AGED nine, a Russian-Georgian boy called Georgi Balanchivadze moved in 1913 from rural Finland to St Petersburg to enrol as a ballet student in the Imperial Theatre School. Some 11 years later, he travelled to East Prussia with the Soviet State Dancers; refusing an order to return home, he defected and fled to Paris, where another Russian exile, Sergei Diaghilev, hired him as a choreographer for the Ballets Russes. After a brief stint in London, George Balanchine (as he was by then) moved to America in 1933, where he founded American ballet, and became perhaps the most inventive choreographer of the 20th century. He called America “land of the lovely bodies” and he started an athletic, limber style of dance that celebrated those bodies, explicitly rejecting the mannered, regal European tradition.

[ ... ]

Mr Horowitz tells his story through brief biographies.

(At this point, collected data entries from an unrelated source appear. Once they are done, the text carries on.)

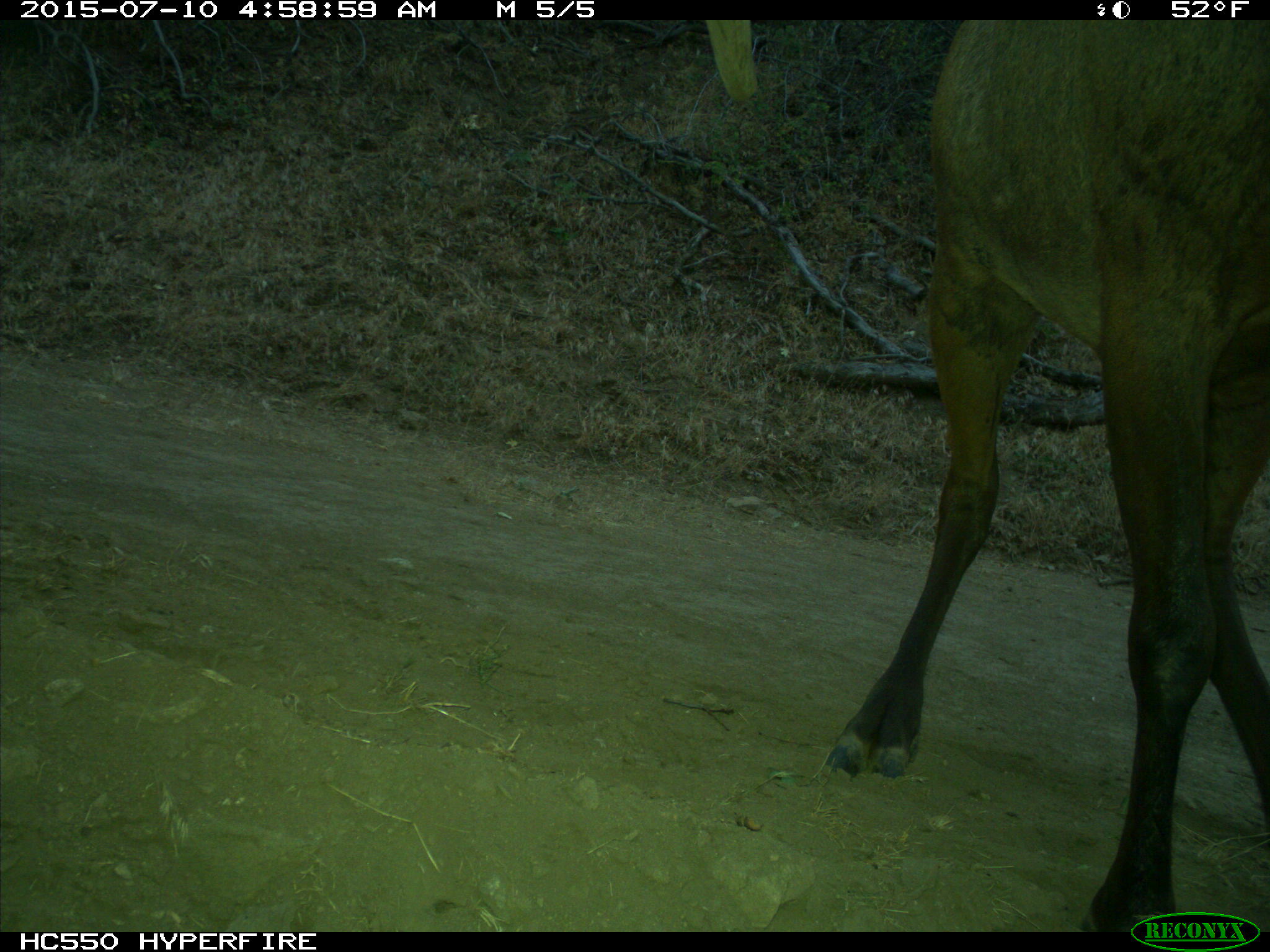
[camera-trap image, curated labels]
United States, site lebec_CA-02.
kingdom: Animalia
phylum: Chordata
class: Mammalia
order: Artiodactyla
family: Cervidae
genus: Cervus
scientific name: Cervus canadensis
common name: elk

This lets him showcase his excellent analytical skills, particularly when it comes to music: his discussion of Erich Korngold, a composing prodigy who grew rich and famous writing rather saccharine film scores, is especially insightful. He also has a taste for the endearing, if a bit gossipy, personal anecdote: Arnold Schoenberg watched “The Lone Ranger” and “Hopalong Cassidy”; Arturo Toscanini enjoyed New Orleans jazz and televised boxing.

As a coda, Mr Horowitz compares the experiences of Thomas Mann and Vladimir Nabokov in the United States. The former fled the Nazis, settled in Los Angeles and became America's “good German”: he allegorised Franklin Roosevelt and the New Deal in “Joseph the Provider”. Yet the cold war and McCarthyism disillusioned him, and he rejected the “artificial paradise” of California for Switzerland.

Nabokov also left America for Switzerland, but while Mann's subject remained Germany, Nabokov's American masterpiece, “Lolita”, is a love-letter to the country in all its plastic kitsch. “I am as American as April in Arizona,” Nabokov wrote in 1966. It's a beautiful sentence. That it does not really mean anything, makes it no less beautiful or American.